**EXERCISE DESCRIPTION**:
Rewrite the data below so that every "upper wing" becomes "raised wing", with all other text left unchanged.

<<<<

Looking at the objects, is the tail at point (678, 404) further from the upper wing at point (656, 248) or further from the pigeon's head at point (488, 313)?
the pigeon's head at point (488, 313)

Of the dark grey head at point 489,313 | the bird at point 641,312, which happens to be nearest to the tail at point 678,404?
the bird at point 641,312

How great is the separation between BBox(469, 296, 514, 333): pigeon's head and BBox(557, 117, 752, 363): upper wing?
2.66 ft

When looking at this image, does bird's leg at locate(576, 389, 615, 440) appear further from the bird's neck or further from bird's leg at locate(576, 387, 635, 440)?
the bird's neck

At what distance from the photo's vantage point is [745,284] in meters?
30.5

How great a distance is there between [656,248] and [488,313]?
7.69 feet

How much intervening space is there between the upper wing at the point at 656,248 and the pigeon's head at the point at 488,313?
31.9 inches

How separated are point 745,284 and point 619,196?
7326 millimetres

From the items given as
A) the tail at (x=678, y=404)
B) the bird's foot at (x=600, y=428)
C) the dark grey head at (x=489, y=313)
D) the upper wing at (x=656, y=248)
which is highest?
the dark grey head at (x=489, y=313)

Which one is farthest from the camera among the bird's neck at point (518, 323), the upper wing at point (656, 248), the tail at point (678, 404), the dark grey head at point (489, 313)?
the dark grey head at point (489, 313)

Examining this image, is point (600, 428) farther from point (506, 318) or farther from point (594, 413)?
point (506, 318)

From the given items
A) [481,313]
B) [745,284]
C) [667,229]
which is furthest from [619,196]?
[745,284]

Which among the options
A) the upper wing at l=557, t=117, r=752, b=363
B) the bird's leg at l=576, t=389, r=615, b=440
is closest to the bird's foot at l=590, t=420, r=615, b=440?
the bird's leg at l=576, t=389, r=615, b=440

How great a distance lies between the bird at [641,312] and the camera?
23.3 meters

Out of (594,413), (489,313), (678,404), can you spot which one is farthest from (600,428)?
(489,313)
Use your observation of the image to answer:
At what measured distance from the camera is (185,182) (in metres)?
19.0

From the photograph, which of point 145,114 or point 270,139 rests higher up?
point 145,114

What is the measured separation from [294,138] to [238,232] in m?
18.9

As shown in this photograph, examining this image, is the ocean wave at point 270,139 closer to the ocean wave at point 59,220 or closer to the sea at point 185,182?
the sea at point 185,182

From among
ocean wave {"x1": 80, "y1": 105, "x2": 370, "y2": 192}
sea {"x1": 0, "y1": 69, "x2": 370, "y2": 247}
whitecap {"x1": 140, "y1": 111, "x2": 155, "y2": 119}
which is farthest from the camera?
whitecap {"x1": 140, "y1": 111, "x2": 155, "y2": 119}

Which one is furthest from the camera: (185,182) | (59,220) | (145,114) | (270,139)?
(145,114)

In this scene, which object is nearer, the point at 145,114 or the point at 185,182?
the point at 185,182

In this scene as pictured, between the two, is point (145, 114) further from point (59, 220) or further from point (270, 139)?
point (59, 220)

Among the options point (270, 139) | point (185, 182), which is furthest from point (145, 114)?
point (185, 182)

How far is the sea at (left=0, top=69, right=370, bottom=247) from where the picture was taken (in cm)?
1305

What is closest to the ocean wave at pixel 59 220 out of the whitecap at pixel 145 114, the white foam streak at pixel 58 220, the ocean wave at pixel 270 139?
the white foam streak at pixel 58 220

>>>>

**WRITTEN SOLUTION**:
Looking at the objects, is the tail at point (678, 404) further from the raised wing at point (656, 248) or further from the pigeon's head at point (488, 313)?
the pigeon's head at point (488, 313)

Of the dark grey head at point 489,313 | the bird at point 641,312, which happens to be nearest to the tail at point 678,404?
the bird at point 641,312

How great is the separation between BBox(469, 296, 514, 333): pigeon's head and BBox(557, 117, 752, 363): raised wing?
2.66 ft

When looking at this image, does bird's leg at locate(576, 389, 615, 440) appear further from the bird's neck or further from bird's leg at locate(576, 387, 635, 440)?
the bird's neck

At what distance from the photo's vantage point is [745,284] in meters?
30.5

How great a distance is there between [656,248] and [488,313]?
7.69 feet

How much intervening space is there between the raised wing at the point at 656,248 and the pigeon's head at the point at 488,313?
31.9 inches

How separated are point 745,284 and point 619,196?
7326 millimetres

From the items given as
A) the tail at (x=678, y=404)
B) the bird's foot at (x=600, y=428)
C) the dark grey head at (x=489, y=313)
D) the raised wing at (x=656, y=248)
which is highest?
the dark grey head at (x=489, y=313)

Which one is farthest from the camera among the bird's neck at point (518, 323), the raised wing at point (656, 248), the tail at point (678, 404), the dark grey head at point (489, 313)?
the dark grey head at point (489, 313)

Examining this image, is point (600, 428) farther from point (506, 318) or farther from point (594, 413)?
point (506, 318)

From the given items
A) [481,313]
B) [745,284]
C) [667,229]
which is furthest from [619,196]?
[745,284]

Which among the options
A) the raised wing at l=557, t=117, r=752, b=363
B) the bird's leg at l=576, t=389, r=615, b=440
is closest to the bird's foot at l=590, t=420, r=615, b=440?
the bird's leg at l=576, t=389, r=615, b=440

How great a distance lies between the bird at [641,312] and the camera?
23.3 meters

Out of (594,413), (489,313), (678,404), can you spot which one is farthest from (600,428)?
(489,313)
Use your observation of the image to answer:
At what measured distance from the camera is (185,182) (in metres)?
19.0

From the photograph, which of point 145,114 or point 270,139 rests higher up?
point 145,114

What is the measured separation from [294,138] to [238,232] in m?
18.9

As shown in this photograph, examining this image, is the ocean wave at point 270,139 closer to the ocean wave at point 59,220 or closer to the sea at point 185,182?
the sea at point 185,182

From among
ocean wave {"x1": 80, "y1": 105, "x2": 370, "y2": 192}
sea {"x1": 0, "y1": 69, "x2": 370, "y2": 247}
whitecap {"x1": 140, "y1": 111, "x2": 155, "y2": 119}
which is farthest from the camera?
whitecap {"x1": 140, "y1": 111, "x2": 155, "y2": 119}

Which one is furthest from the camera: (185,182) | (59,220) | (145,114) | (270,139)?
(145,114)

In this scene, which object is nearer, the point at 145,114 or the point at 185,182?
the point at 185,182

In this scene as pictured, between the two, is point (145, 114) further from point (59, 220) or further from point (270, 139)?
point (59, 220)

Among the options point (270, 139) | point (185, 182), which is furthest from point (145, 114)?
point (185, 182)

How far is the sea at (left=0, top=69, right=370, bottom=247) from where the picture was taken (in cm)?
1305

What is closest to the ocean wave at pixel 59 220 out of the whitecap at pixel 145 114, the white foam streak at pixel 58 220, the ocean wave at pixel 270 139?
the white foam streak at pixel 58 220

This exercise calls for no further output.